▸ Source data:
┄┄┄┄┄┄
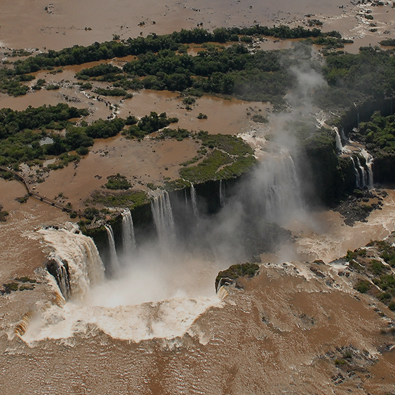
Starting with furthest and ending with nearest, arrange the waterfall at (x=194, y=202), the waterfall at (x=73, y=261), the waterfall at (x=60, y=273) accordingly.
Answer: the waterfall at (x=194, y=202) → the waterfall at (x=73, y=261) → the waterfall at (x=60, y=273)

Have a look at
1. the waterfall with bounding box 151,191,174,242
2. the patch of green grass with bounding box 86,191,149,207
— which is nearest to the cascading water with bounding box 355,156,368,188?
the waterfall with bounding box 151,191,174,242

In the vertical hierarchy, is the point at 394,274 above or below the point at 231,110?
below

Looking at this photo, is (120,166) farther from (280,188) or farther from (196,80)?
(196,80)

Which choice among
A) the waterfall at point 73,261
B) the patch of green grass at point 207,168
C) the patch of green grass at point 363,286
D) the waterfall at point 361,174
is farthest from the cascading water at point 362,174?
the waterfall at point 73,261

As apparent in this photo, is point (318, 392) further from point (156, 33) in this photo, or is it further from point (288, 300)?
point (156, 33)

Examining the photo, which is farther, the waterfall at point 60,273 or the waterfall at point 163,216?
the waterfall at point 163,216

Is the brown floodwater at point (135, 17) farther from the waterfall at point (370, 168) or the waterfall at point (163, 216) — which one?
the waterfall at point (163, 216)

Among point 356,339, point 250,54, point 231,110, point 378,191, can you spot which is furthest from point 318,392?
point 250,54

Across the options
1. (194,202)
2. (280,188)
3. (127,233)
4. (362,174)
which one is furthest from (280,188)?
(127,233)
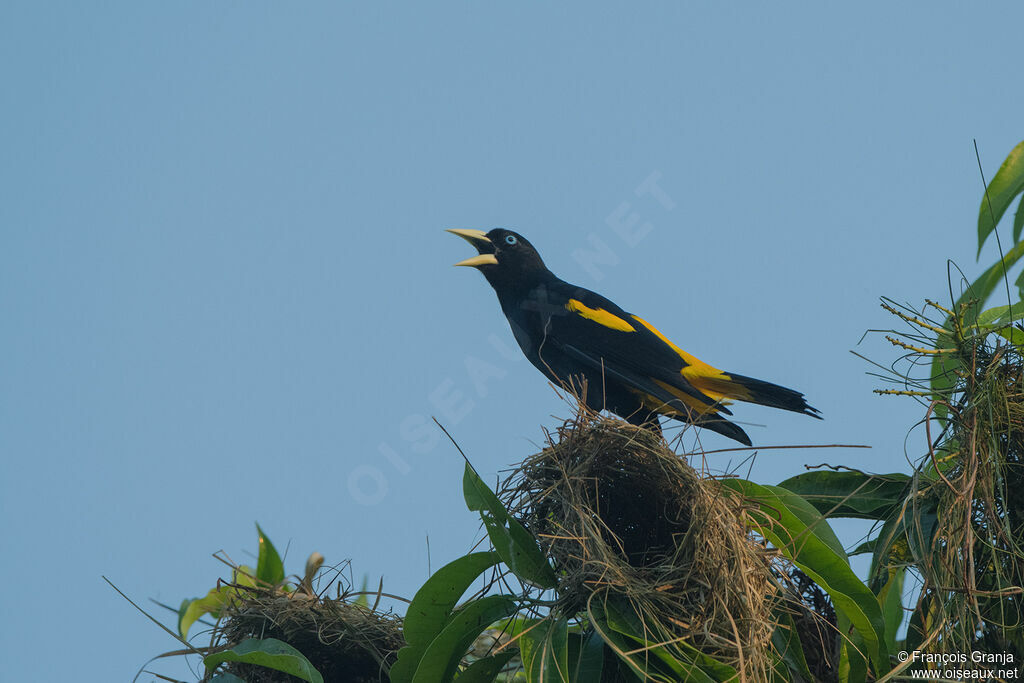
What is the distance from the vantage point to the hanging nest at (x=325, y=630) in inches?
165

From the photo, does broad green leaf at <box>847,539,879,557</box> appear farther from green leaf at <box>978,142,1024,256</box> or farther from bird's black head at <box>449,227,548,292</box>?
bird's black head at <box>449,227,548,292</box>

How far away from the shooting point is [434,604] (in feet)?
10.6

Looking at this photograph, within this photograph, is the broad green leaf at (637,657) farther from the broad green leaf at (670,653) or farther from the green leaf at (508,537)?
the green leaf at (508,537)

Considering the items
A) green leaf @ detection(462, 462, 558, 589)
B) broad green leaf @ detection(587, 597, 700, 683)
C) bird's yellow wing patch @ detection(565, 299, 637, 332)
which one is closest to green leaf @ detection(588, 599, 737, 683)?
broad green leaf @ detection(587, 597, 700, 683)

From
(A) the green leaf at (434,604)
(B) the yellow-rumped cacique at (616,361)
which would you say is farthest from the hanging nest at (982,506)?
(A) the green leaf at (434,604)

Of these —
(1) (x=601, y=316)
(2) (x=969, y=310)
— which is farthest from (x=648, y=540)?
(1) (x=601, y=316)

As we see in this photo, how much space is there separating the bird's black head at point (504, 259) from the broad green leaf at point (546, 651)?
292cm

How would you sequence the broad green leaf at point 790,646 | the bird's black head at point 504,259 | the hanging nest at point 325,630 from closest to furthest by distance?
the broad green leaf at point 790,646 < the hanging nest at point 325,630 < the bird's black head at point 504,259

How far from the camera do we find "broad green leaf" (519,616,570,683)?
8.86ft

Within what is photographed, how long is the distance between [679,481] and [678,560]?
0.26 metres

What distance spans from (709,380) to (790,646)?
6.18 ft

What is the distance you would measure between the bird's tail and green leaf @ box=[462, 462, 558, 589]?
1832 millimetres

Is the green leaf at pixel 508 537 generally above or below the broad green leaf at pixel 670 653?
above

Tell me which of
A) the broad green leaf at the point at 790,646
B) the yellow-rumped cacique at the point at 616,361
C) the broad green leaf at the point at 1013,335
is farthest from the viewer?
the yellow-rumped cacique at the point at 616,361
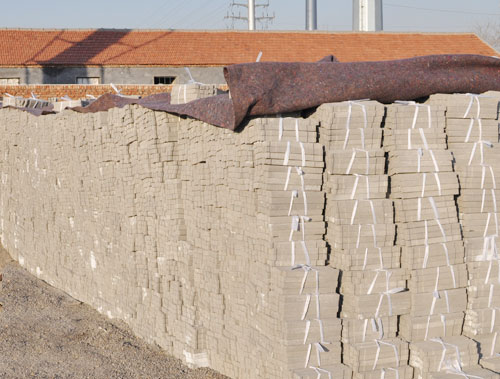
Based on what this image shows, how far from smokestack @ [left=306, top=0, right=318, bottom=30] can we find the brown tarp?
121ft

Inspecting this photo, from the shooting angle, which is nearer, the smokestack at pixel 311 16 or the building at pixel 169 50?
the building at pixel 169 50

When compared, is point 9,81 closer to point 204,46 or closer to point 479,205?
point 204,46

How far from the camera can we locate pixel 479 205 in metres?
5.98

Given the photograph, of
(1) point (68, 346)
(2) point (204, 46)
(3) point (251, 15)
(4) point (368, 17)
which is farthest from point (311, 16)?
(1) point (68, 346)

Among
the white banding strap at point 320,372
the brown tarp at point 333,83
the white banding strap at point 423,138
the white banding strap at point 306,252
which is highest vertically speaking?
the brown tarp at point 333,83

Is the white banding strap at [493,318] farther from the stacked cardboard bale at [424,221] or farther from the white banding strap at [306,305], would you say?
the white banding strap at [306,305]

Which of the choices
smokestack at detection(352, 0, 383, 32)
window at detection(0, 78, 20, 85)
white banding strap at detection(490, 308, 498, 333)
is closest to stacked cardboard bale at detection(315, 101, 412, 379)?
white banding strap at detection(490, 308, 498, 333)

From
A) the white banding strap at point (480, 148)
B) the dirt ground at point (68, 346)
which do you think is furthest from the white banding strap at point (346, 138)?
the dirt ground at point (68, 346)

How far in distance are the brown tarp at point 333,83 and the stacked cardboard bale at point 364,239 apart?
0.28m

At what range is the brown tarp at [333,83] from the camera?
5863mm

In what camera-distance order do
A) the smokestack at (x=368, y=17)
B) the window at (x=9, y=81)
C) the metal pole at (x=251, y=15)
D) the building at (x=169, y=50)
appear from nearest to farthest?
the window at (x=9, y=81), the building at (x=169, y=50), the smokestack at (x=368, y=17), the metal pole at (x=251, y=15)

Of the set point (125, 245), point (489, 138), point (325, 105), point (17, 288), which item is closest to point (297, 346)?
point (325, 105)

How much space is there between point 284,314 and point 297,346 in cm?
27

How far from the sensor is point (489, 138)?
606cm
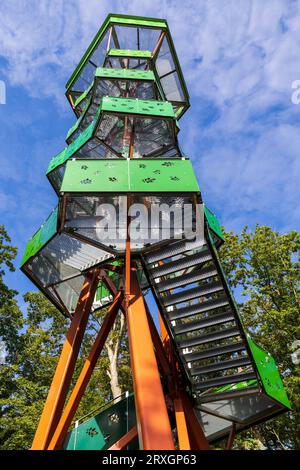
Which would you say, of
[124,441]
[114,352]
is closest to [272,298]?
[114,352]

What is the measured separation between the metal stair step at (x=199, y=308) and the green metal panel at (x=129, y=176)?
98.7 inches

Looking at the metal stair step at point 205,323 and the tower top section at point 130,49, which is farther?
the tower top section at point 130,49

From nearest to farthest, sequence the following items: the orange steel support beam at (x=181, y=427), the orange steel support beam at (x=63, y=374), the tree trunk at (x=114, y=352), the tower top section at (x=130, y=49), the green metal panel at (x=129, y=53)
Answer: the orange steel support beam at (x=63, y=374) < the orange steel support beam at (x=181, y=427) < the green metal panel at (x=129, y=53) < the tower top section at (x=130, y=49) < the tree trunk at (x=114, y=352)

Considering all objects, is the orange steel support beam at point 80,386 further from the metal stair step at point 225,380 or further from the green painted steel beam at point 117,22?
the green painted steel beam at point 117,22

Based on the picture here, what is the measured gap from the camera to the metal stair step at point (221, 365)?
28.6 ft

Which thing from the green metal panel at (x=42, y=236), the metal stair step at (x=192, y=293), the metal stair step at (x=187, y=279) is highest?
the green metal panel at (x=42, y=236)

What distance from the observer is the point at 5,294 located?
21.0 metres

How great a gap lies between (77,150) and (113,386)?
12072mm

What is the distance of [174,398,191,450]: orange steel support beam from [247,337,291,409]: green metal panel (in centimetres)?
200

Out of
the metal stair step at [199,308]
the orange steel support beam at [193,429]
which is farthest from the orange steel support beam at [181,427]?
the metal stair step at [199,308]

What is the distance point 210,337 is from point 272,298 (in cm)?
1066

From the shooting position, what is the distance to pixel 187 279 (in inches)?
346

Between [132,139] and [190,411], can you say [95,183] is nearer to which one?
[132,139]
┄┄┄┄┄┄
▸ Given task:
Repeat the items above word for word, starting with the line that contains "Considering all objects, is" and going on through the line that contains "21.0 metres", with both of those lines included.

▸ Answer in full:
Considering all objects, is the orange steel support beam at point 80,386 further from the metal stair step at point 225,380 or further from the green painted steel beam at point 117,22?
the green painted steel beam at point 117,22

Based on the picture here, what is the measured gap from the camera to the metal stair step at point (221, 365)?
28.6 ft

Which thing from the green metal panel at (x=42, y=236), the metal stair step at (x=192, y=293), the metal stair step at (x=187, y=279) is highest?
the green metal panel at (x=42, y=236)

What distance from the observer is the point at 5,294 located?
21.0 metres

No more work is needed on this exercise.